Finding PID to access procfs:

[revarath@bgl-vms-vm0251 basic]$ ps -ef | grep a.out
revarath 20168 24339  0 04:55 pts/2    00:00:00 ./a.out
revarath 20180 24339  0 04:56 pts/2    00:00:00 grep --color=auto a.out

Memory map output:

[revarath@bgl-vms-vm0251 basic]$ cat /proc/20168/maps
00400000-00401000 r-xp 00000000 00:2c 124964755                          /ws/revarath-bgl/backup/tests/basic/a.out
00600000-00601000 r--p 00000000 00:2c 124964755                          /ws/revarath-bgl/backup/tests/basic/a.out
00601000-00602000 rw-p 00001000 00:2c 124964755                          /ws/revarath-bgl/backup/tests/basic/a.out
.......
7fff301c8000-7fff301e9000 rw-p 00000000 00:00 0                          [stack]

My func addr : 0x4005ad lies within the memory region 00400000-00401000

My Cpu info: Multi core Intel

[revarath@bgl-vms-vm0251 basic]$ lscpu
Architecture:          x86_64
CPU op-mode(s):        32-bit, 64-bit
Byte Order:            Little Endian
CPU(s):                8

Compiler:

gcc
gcc version 4.8.5 20150623 (Red Hat 4.8.5-36)

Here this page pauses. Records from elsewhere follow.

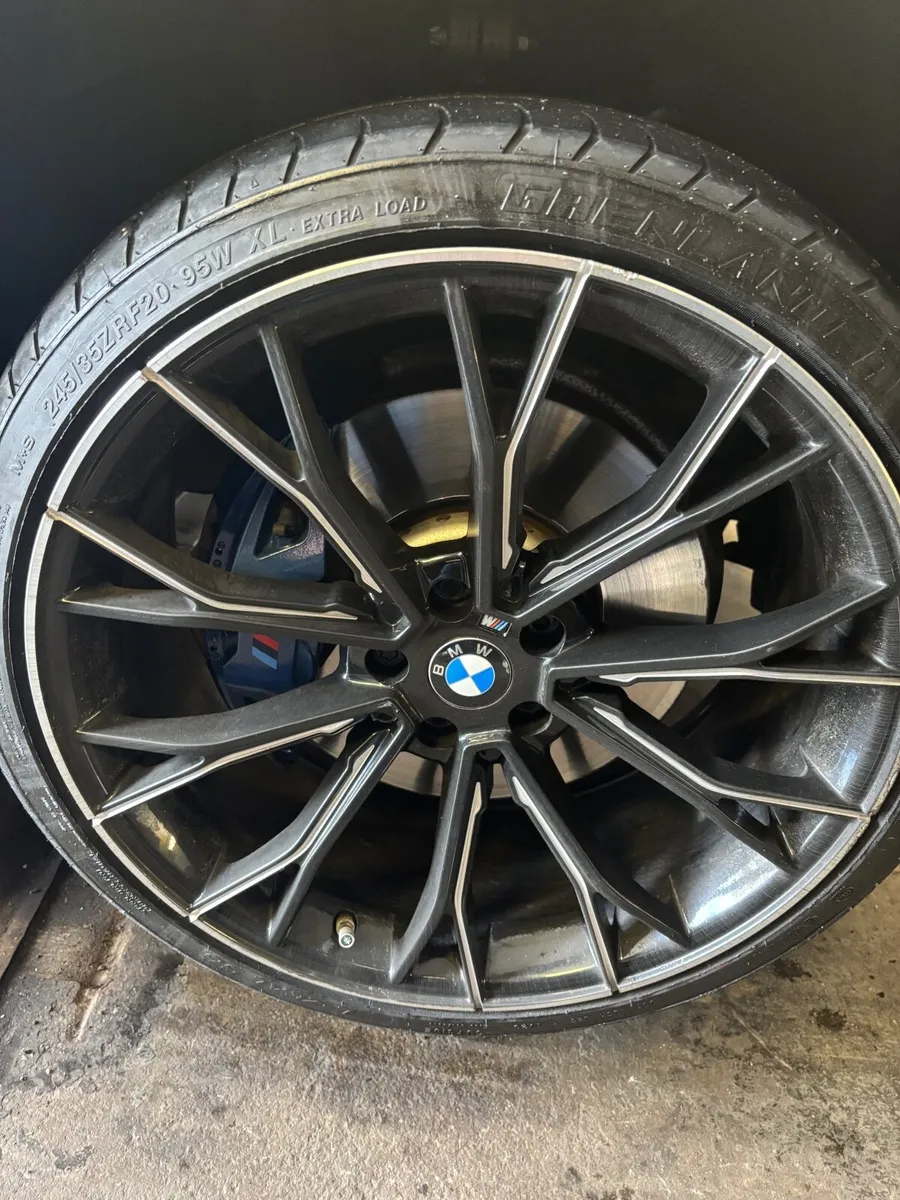 Wheels - Image 1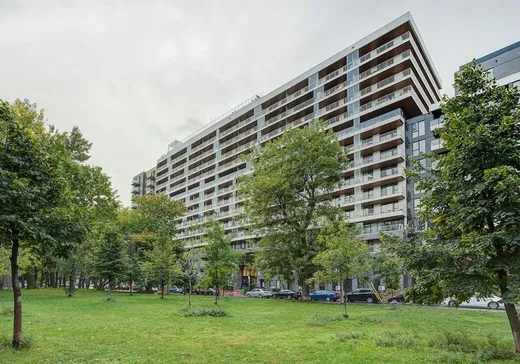 Terrain à vendre - 170 Rue Rioux, App. C54, Montréal (Centreville), H3C 0X3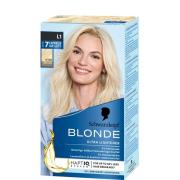 Schwarzkopf Blonde Schwarzkopf Blonde Intensive Lightener L1 L1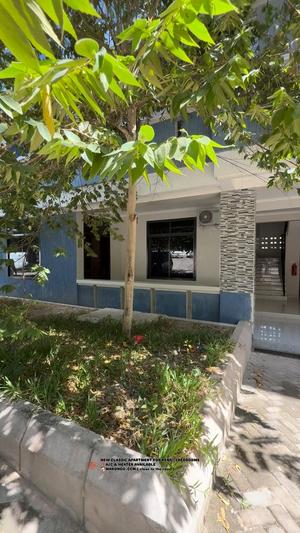 2 Bedrooms Apartment for Rent in Makongo-Juu, Dar Es Salaam 2 Bedrooms Apartment for Rent in Makongo-Juu, Dar Es Salaam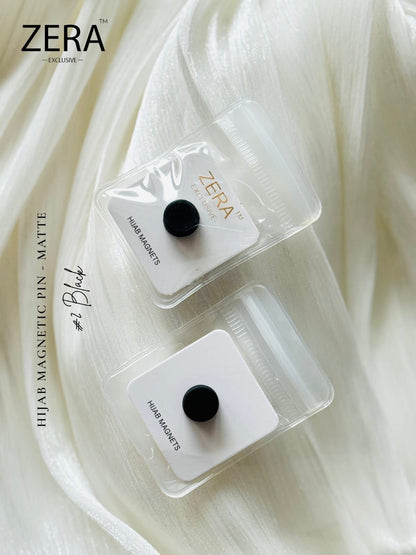 Zera Flat Hijab Magnets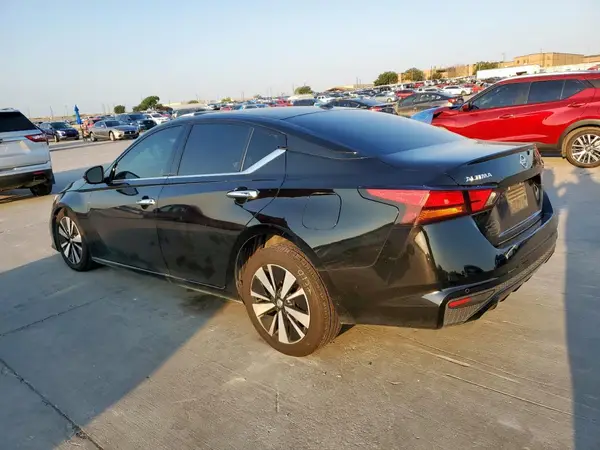 1N4BL4EV0KC247845 2019 NISSAN ALTIMA - Image 2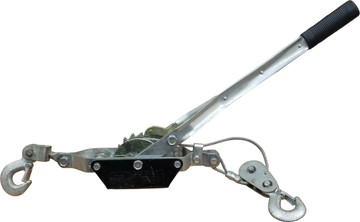 Б/в Лебідка ручна Sigma 866020 01-200854065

Is it correct to say memory address of function lies in OR points to code segment?


Solution

  • There are more language-lawyerly answers to be had here (like, don't rely on system implementations in your code and see disclaimer below), but basically, yes, that's how it works.

    All of the compiled code from your program, including the function you have illustrated with, is part of the code segment (also confusingly known as the "text" segment) in the resulting binary image. The OS's loader will splat those compiled code bytes into that memory segment within the process, and if you take the address of a static function this way, you'll see its corresponding code sitting somewhere in that segment. Same will be true of main, etc.


    The way a compiled program gets into memory and gets executed is a lot less magical than it might seem. Setting aside a modern OS's security mechanisms, etc, it kinda goes like this:

    1. Toolchain turns all your C code into a stream of executable bytes. Each compiled function necessarily starts at some particular offset into that stream of bytes.
    2. The "image" (executable file) contains different segments inside it: a code segment, a set of global variables with their initialized values, a segment indicating some initially-zero values that will need to appear on program start but that don't need to be included explicitly in the image, etc.
    3. The loader in the OS pulls apart the image files and thwacks the different parts into memory in the ways it wants to with appropriate executable/read/write flags, patches up the static references, and then jumps control to the first byte of your main function (by way of hidden-from-you C runtime stuff).

    When you get the address of your function, there's no magic there, it's a pointer to the first byte of the compiled instructions for that function.

    Professional Software Engineering Disclaimer As comments on this answer and the question indicate, in the real wild world there are umpteen variants on how linkers and loaders work; there are systems that don't really do it this way. Certainly you would never write broadly portable C code that made assumptions about memory segments. But for pedagogical purposes, if you're on one of the big name traditional desktoppy OSs, it *squints* basically works more or less something like you imagine. (If you can find an old copy of Tanenbaum's "Modern Operating Systems", even the old first edition, it will illuminate a lot of seemingly opaque topics of this vein.)